▸ To do
Extract the full set of records, then give each one again exactly.

▸ Entries supplied
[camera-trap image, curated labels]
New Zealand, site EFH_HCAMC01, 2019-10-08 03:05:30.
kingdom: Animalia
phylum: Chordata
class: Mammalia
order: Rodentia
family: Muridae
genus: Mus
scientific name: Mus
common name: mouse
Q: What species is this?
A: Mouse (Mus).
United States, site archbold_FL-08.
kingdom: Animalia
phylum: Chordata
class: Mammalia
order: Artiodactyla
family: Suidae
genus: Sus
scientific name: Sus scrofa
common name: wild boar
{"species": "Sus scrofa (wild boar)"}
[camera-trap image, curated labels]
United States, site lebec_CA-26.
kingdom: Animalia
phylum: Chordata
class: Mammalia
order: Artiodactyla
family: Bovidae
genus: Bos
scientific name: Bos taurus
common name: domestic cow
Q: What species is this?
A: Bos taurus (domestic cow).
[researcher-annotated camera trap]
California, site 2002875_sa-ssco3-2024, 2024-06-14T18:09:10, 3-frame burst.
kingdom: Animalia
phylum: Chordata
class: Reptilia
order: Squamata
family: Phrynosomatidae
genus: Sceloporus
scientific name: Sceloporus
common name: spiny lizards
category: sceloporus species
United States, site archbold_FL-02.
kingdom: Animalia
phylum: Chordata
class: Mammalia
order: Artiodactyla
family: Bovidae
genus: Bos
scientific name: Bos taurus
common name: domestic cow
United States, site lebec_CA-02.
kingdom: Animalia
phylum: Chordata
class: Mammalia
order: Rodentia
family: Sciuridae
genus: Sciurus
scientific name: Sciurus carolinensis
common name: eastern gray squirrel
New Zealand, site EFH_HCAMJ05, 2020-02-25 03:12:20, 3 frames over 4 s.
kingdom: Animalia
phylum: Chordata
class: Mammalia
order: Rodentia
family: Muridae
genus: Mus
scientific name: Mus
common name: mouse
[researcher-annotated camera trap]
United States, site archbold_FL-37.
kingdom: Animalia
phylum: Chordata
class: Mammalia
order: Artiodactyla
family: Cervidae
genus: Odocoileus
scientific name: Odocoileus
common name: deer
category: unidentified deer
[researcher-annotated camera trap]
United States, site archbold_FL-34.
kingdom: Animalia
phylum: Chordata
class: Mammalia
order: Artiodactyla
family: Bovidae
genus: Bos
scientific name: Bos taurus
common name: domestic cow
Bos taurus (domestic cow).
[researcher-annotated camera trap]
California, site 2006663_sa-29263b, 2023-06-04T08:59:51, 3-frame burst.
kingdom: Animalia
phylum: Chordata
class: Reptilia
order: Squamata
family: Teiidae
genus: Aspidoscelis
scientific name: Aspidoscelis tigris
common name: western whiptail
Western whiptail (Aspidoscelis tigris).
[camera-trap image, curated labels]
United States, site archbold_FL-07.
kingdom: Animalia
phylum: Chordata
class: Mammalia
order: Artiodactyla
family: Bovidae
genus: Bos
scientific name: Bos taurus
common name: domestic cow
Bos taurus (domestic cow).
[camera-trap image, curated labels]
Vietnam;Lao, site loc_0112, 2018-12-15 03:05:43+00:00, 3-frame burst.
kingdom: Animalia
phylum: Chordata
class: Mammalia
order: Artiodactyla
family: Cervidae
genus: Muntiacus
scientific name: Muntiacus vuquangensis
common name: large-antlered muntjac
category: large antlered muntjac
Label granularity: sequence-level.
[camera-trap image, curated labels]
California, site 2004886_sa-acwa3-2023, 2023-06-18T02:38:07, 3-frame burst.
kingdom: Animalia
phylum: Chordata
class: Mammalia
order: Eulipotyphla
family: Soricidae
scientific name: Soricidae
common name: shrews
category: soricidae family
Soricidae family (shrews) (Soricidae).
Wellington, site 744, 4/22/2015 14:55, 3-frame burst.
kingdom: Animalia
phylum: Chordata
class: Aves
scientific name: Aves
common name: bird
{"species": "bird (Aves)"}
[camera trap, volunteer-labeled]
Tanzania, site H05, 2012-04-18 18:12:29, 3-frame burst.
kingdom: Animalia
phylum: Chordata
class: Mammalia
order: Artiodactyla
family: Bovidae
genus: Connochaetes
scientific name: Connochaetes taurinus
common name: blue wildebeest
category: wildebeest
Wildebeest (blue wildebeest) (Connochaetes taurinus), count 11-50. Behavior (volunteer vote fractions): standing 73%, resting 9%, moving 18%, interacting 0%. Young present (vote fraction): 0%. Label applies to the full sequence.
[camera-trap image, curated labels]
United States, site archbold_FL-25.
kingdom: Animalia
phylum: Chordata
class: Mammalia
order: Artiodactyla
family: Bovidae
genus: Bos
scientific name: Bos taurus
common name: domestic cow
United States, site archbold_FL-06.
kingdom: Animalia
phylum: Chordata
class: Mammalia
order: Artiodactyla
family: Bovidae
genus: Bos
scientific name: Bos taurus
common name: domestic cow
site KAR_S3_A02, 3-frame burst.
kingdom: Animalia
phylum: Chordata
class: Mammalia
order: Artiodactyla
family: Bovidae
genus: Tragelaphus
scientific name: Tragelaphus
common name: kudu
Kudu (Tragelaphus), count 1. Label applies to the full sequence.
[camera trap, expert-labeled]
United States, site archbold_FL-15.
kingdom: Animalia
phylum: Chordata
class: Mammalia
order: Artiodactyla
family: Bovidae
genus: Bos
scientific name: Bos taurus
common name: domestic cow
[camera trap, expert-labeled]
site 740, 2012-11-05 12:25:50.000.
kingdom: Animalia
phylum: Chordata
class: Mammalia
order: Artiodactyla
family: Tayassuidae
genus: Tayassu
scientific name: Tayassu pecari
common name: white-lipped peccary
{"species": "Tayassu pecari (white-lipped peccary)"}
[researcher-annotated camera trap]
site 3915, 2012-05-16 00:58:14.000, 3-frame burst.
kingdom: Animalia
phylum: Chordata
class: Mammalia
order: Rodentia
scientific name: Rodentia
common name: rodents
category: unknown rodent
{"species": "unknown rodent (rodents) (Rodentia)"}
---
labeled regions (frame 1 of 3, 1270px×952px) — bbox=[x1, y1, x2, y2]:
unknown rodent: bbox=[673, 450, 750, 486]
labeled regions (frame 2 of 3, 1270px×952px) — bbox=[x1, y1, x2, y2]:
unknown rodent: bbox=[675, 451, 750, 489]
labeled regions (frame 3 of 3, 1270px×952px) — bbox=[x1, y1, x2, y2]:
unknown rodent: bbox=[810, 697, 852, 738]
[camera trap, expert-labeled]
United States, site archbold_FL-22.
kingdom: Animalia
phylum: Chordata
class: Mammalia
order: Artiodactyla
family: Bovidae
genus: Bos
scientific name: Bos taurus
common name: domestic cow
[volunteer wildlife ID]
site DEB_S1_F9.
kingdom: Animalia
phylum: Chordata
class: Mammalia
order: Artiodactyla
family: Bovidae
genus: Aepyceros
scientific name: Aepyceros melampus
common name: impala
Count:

▸ Output below
[camera-trap image, curated labels]
New Zealand, site EFH_HCAMC01, 2019-10-08 03:05:30.
kingdom: Animalia
phylum: Chordata
class: Mammalia
order: Rodentia
family: Muridae
genus: Mus
scientific name: Mus
common name: mouse
Q: What species is this?
A: Mouse (Mus).
United States, site archbold_FL-08.
kingdom: Animalia
phylum: Chordata
class: Mammalia
order: Artiodactyla
family: Suidae
genus: Sus
scientific name: Sus scrofa
common name: wild boar
{"species": "Sus scrofa (wild boar)"}
[camera-trap image, curated labels]
United States, site lebec_CA-26.
kingdom: Animalia
phylum: Chordata
class: Mammalia
order: Artiodactyla
family: Bovidae
genus: Bos
scientific name: Bos taurus
common name: domestic cow
Q: What species is this?
A: Bos taurus (domestic cow).
[researcher-annotated camera trap]
California, site 2002875_sa-ssco3-2024, 2024-06-14T18:09:10, 3-frame burst.
kingdom: Animalia
phylum: Chordata
class: Reptilia
order: Squamata
family: Phrynosomatidae
genus: Sceloporus
scientific name: Sceloporus
common name: spiny lizards
category: sceloporus species
United States, site archbold_FL-02.
kingdom: Animalia
phylum: Chordata
class: Mammalia
order: Artiodactyla
family: Bovidae
genus: Bos
scientific name: Bos taurus
common name: domestic cow
United States, site lebec_CA-02.
kingdom: Animalia
phylum: Chordata
class: Mammalia
order: Rodentia
family: Sciuridae
genus: Sciurus
scientific name: Sciurus carolinensis
common name: eastern gray squirrel
New Zealand, site EFH_HCAMJ05, 2020-02-25 03:12:20, 3 frames over 4 s.
kingdom: Animalia
phylum: Chordata
class: Mammalia
order: Rodentia
family: Muridae
genus: Mus
scientific name: Mus
common name: mouse
[researcher-annotated camera trap]
United States, site archbold_FL-37.
kingdom: Animalia
phylum: Chordata
class: Mammalia
order: Artiodactyla
family: Cervidae
genus: Odocoileus
scientific name: Odocoileus
common name: deer
category: unidentified deer
[researcher-annotated camera trap]
United States, site archbold_FL-34.
kingdom: Animalia
phylum: Chordata
class: Mammalia
order: Artiodactyla
family: Bovidae
genus: Bos
scientific name: Bos taurus
common name: domestic cow
Bos taurus (domestic cow).
[researcher-annotated camera trap]
California, site 2006663_sa-29263b, 2023-06-04T08:59:51, 3-frame burst.
kingdom: Animalia
phylum: Chordata
class: Reptilia
order: Squamata
family: Teiidae
genus: Aspidoscelis
scientific name: Aspidoscelis tigris
common name: western whiptail
Western whiptail (Aspidoscelis tigris).
[camera-trap image, curated labels]
United States, site archbold_FL-07.
kingdom: Animalia
phylum: Chordata
class: Mammalia
order: Artiodactyla
family: Bovidae
genus: Bos
scientific name: Bos taurus
common name: domestic cow
Bos taurus (domestic cow).
[camera-trap image, curated labels]
Vietnam;Lao, site loc_0112, 2018-12-15 03:05:43+00:00, 3-frame burst.
kingdom: Animalia
phylum: Chordata
class: Mammalia
order: Artiodactyla
family: Cervidae
genus: Muntiacus
scientific name: Muntiacus vuquangensis
common name: large-antlered muntjac
category: large antlered muntjac
Label granularity: sequence-level.
[camera-trap image, curated labels]
California, site 2004886_sa-acwa3-2023, 2023-06-18T02:38:07, 3-frame burst.
kingdom: Animalia
phylum: Chordata
class: Mammalia
order: Eulipotyphla
family: Soricidae
scientific name: Soricidae
common name: shrews
category: soricidae family
Soricidae family (shrews) (Soricidae).
Wellington, site 744, 4/22/2015 14:55, 3-frame burst.
kingdom: Animalia
phylum: Chordata
class: Aves
scientific name: Aves
common name: bird
{"species": "bird (Aves)"}
[camera trap, volunteer-labeled]
Tanzania, site H05, 2012-04-18 18:12:29, 3-frame burst.
kingdom: Animalia
phylum: Chordata
class: Mammalia
order: Artiodactyla
family: Bovidae
genus: Connochaetes
scientific name: Connochaetes taurinus
common name: blue wildebeest
category: wildebeest
Wildebeest (blue wildebeest) (Connochaetes taurinus), count 11-50. Behavior (volunteer vote fractions): standing 73%, resting 9%, moving 18%, interacting 0%. Young present (vote fraction): 0%. Label applies to the full sequence.
[camera-trap image, curated labels]
United States, site archbold_FL-25.
kingdom: Animalia
phylum: Chordata
class: Mammalia
order: Artiodactyla
family: Bovidae
genus: Bos
scientific name: Bos taurus
common name: domestic cow
United States, site archbold_FL-06.
kingdom: Animalia
phylum: Chordata
class: Mammalia
order: Artiodactyla
family: Bovidae
genus: Bos
scientific name: Bos taurus
common name: domestic cow
site KAR_S3_A02, 3-frame burst.
kingdom: Animalia
phylum: Chordata
class: Mammalia
order: Artiodactyla
family: Bovidae
genus: Tragelaphus
scientific name: Tragelaphus
common name: kudu
Kudu (Tragelaphus), count 1. Label applies to the full sequence.
[camera trap, expert-labeled]
United States, site archbold_FL-15.
kingdom: Animalia
phylum: Chordata
class: Mammalia
order: Artiodactyla
family: Bovidae
genus: Bos
scientific name: Bos taurus
common name: domestic cow
[camera trap, expert-labeled]
site 740, 2012-11-05 12:25:50.000.
kingdom: Animalia
phylum: Chordata
class: Mammalia
order: Artiodactyla
family: Tayassuidae
genus: Tayassu
scientific name: Tayassu pecari
common name: white-lipped peccary
{"species": "Tayassu pecari (white-lipped peccary)"}
[researcher-annotated camera trap]
site 3915, 2012-05-16 00:58:14.000, 3-frame burst.
kingdom: Animalia
phylum: Chordata
class: Mammalia
order: Rodentia
scientific name: Rodentia
common name: rodents
category: unknown rodent
{"species": "unknown rodent (rodents) (Rodentia)"}
---
labeled regions (frame 1 of 3, 1270px×952px) — bbox=[x1, y1, x2, y2]:
unknown rodent: bbox=[673, 450, 750, 486]
labeled regions (frame 2 of 3, 1270px×952px) — bbox=[x1, y1, x2, y2]:
unknown rodent: bbox=[675, 451, 750, 489]
labeled regions (frame 3 of 3, 1270px×952px) — bbox=[x1, y1, x2, y2]:
unknown rodent: bbox=[810, 697, 852, 738]
[camera trap, expert-labeled]
United States, site archbold_FL-22.
kingdom: Animalia
phylum: Chordata
class: Mammalia
order: Artiodactyla
family: Bovidae
genus: Bos
scientific name: Bos taurus
common name: domestic cow
[volunteer wildlife ID]
site DEB_S1_F9.
kingdom: Animalia
phylum: Chordata
class: Mammalia
order: Artiodactyla
family: Bovidae
genus: Aepyceros
scientific name: Aepyceros melampus
common name: impala
Count:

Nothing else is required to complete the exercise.